Data provided:
________________
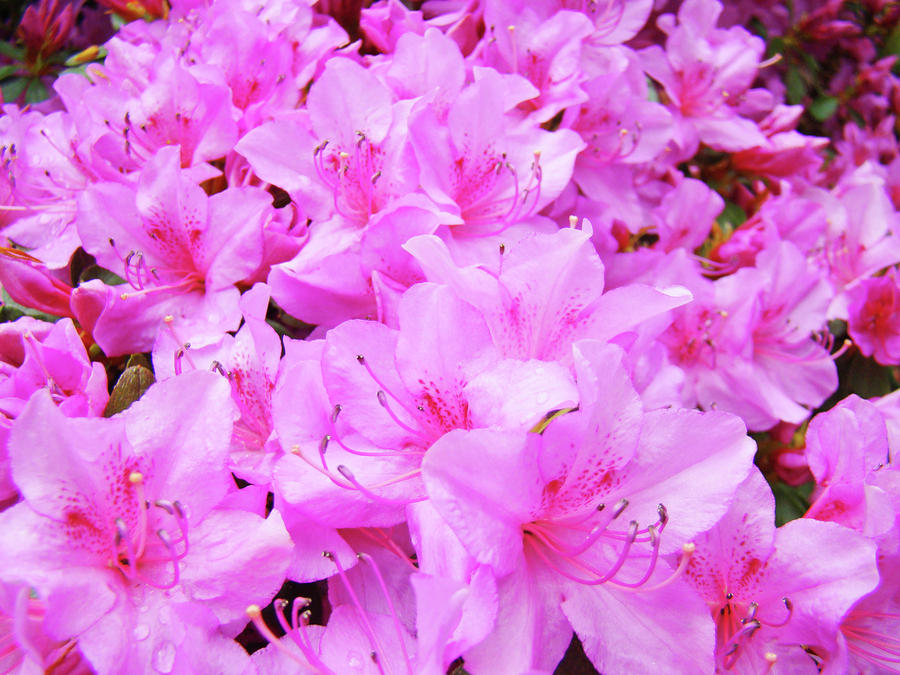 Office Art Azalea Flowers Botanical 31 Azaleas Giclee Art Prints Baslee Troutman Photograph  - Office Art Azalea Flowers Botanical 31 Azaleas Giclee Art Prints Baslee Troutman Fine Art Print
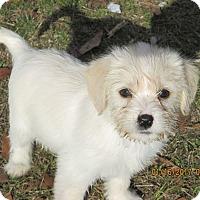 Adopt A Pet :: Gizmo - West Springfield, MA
________________
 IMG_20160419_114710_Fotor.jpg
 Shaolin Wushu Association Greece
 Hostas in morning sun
________________
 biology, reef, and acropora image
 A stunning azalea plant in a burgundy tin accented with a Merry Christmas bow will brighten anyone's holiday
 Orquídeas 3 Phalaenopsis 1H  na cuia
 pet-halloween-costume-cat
________________
Output exactly the lines above, beginning at the one with "Fine Art Print" and stopping after the one with "Adopt A Pet :: Gizmo - West Springfield, MA". Pictures are to be omitted.

 Office Art Azalea Flowers Botanical 31 Azaleas Giclee Art Prints Baslee Troutman Photograph  - Office Art Azalea Flowers Botanical 31 Azaleas Giclee Art Prints Baslee Troutman Fine Art Print
 Adopt A Pet :: Gizmo - West Springfield, MA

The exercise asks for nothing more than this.